The president speaks in code, dog whistles; seeks to protect himself by inciting a second civil war. Being unoriginal, he plagiarizes slogans, copies old battle plans. Some of his followers salivate for violence. Others pretend, hiding behind big guns while secretly frightened. As I write, the president, apparently satisfied that it is predominantly people of color and poor people (in other words, people with no political clout) who suffer and die from COVID-19, has dropped the matter entirely. As far as the president is concerned, there is no pandemic; he conducts himself as if the virus no longer exists. While siccing police and the U.S. military on the very people they swore an oath to protect.  

***

It can be hard to keep your spirits up, to not feel helpless in hard times like these. Perfect weather and comfort food notwithstanding, I have fallen into a funk a time or two the past few weeks. There have been times when my body hasn’t wanted to do a thing in the world but stay in bed. But lying prone doesn’t feel good after a while, and it’s certainly not good for the body. I cheer myself up by reminding myself that a lot of good things are happening too; that a lot of good people are out there doing good and important work. Remembering what Mr.

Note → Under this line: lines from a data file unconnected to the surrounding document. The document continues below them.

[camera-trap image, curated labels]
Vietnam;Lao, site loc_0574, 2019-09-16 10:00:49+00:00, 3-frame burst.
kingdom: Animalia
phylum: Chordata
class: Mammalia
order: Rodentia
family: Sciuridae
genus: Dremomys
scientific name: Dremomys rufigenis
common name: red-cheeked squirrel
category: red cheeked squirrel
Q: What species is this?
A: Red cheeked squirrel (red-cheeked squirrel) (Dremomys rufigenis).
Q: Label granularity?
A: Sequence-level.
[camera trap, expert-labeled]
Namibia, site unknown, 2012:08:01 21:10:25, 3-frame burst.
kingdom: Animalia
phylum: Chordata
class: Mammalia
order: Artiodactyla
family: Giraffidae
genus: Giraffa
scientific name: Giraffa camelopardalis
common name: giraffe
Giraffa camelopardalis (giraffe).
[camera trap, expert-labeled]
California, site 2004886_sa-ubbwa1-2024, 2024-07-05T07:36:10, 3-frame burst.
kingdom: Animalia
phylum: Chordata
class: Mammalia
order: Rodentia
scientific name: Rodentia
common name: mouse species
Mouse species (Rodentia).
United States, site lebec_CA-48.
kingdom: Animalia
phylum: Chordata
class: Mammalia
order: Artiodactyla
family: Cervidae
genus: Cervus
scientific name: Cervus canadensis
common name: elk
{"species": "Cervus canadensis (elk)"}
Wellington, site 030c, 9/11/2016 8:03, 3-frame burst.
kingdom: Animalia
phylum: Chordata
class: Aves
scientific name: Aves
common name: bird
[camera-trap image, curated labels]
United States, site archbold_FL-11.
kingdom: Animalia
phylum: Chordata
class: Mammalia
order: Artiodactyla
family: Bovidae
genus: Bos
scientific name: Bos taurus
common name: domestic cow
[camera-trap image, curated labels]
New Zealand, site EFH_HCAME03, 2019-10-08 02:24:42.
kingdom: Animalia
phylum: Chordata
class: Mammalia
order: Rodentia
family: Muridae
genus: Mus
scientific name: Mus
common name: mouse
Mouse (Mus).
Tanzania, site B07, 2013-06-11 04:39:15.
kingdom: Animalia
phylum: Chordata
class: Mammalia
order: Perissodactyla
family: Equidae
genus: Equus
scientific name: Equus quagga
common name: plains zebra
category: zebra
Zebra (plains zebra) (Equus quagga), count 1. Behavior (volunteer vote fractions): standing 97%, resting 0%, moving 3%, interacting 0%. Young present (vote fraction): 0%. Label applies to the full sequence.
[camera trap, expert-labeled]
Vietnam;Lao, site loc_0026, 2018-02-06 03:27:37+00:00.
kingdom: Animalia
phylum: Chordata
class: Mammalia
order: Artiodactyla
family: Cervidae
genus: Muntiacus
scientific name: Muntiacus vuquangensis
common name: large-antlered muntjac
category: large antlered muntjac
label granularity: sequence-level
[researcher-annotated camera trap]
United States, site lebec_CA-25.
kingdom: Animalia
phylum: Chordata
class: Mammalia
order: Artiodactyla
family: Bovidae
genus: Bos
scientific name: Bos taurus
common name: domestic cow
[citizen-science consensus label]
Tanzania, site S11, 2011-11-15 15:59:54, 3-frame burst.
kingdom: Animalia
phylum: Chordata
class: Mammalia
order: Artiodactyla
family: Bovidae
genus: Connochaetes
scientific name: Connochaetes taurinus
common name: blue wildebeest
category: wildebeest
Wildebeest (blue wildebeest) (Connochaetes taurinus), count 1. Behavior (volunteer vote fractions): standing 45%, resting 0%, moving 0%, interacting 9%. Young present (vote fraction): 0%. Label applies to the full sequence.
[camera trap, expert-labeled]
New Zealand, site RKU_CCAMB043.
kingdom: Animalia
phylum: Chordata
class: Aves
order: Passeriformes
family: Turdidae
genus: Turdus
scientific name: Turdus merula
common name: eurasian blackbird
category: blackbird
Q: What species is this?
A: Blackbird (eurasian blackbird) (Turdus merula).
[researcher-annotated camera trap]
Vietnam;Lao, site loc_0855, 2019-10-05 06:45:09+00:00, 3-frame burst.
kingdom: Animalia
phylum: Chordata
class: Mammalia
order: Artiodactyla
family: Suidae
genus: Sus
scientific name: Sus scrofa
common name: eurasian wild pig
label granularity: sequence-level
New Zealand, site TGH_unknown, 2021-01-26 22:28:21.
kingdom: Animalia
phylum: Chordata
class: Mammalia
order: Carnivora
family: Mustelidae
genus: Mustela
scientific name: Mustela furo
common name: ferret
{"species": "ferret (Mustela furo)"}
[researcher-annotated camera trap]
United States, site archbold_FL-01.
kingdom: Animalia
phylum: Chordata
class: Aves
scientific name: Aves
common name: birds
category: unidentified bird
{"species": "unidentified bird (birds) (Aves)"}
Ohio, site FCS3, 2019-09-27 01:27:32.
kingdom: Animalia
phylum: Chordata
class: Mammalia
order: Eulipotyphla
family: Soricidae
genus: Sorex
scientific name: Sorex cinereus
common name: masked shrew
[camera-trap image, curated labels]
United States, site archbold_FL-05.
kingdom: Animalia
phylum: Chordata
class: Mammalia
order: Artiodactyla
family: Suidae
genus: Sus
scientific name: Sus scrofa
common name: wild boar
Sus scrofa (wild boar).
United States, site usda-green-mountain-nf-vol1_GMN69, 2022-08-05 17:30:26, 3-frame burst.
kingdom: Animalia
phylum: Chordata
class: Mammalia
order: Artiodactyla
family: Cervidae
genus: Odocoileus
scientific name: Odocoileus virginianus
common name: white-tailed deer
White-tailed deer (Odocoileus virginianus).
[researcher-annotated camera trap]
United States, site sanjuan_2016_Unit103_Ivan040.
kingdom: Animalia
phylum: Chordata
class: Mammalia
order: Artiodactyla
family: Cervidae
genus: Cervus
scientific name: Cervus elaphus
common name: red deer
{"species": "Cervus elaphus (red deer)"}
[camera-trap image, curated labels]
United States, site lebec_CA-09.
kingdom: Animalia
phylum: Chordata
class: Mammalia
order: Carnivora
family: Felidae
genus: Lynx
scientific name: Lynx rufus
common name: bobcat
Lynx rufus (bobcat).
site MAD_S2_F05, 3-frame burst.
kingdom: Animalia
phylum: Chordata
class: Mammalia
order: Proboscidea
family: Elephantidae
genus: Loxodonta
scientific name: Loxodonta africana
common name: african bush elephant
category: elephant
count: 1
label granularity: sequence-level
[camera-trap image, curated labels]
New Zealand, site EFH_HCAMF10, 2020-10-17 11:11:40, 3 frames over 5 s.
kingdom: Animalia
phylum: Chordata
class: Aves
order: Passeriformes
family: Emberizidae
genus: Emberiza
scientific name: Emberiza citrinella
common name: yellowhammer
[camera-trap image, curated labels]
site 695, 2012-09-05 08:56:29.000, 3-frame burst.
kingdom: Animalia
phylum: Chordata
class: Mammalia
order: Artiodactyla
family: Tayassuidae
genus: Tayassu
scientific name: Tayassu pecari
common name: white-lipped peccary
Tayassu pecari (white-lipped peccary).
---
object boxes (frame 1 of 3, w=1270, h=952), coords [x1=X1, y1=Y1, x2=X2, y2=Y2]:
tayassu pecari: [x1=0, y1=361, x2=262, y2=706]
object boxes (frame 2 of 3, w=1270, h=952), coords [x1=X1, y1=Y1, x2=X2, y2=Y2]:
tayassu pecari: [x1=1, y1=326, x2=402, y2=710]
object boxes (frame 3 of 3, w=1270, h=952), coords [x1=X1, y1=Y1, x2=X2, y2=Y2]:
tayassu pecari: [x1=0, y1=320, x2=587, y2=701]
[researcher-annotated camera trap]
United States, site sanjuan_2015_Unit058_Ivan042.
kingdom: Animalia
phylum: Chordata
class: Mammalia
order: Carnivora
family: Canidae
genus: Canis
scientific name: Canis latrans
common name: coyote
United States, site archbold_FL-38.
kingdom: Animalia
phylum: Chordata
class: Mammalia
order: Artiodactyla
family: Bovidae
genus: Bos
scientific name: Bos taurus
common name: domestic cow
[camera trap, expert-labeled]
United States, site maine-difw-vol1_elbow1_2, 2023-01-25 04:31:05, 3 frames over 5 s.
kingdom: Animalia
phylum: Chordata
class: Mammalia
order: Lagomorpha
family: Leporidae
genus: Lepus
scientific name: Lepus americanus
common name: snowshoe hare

Rogers said, I stay on the lookout for the helpers, and try to be a helper myself.

These are some of the things I personally have done to survive the pandemic (and the state of the world in general) to date: Practice sacred ritual. Listen to music. Read. Write. Remain politically active. Dance. Stomp my feet. Believing in the physiological as well as spiritual benefits of putting one’s hands in the earth and being in the company of trees, I’ve gardened, climbed a mountain or two. Just before the shutdown I enrolled in an online class (Introduction to Hinduism in case you’re wondering) and it has been an excellent distraction.

It feels like we're in a climactic moment, like those scenes in movies when the actors are trapped on a train racing toward a cliff. Who knows what dangerous curve we approach, what turbulence awaits just around the bend? I know I’m going to be in a funk again, it’s a given. But I will never give up. Throughout history, humankind has evolved on a spiral, propelling upward then falling back, but always remaining on a trajectory that is progressive, always moving away from darkness toward Light. Bad things happen in the middle of stories but as Dr. King said, the arc, while long, bends toward justice. In what would be his last speech before he was assassinated on April 3, 1968, Dr. King said: “I don't know what will happen now; we've got some difficult days ahead. But it really doesn't matter to me now, because I've been to the mountain top…And I've looked over, and I've seen the promised land…”

Without a major course correction, this train we’re on could wreck. But the only reason the bend of the arc of justice is long is because, as former U.S. Attorney General Eric Holder says, there aren’t enough people pulling on it! It's time for the nation as a whole to engage in serious self-examination and meaningful soul-searching. It's time for each of us to commit to doing their part. The preamble of the United States Constitution begins: “We the People of the United States, in Order to form a more perfect Union…” That is the goal. That is what good American citizens accept as their charge.

President Obama recently said it, and I like to say it too: The young people of this world give me hope. I stand with the young people. I stand with the ones marching in the streets. I commit to conducting myself in a manner that is worthy of the respect of young people, as well as of my fellow Americans who are Black, and my fellow Americans who are Brown, and First Nations people, and those who live in poverty. I stand with the helpers. I strive to be a helper myself.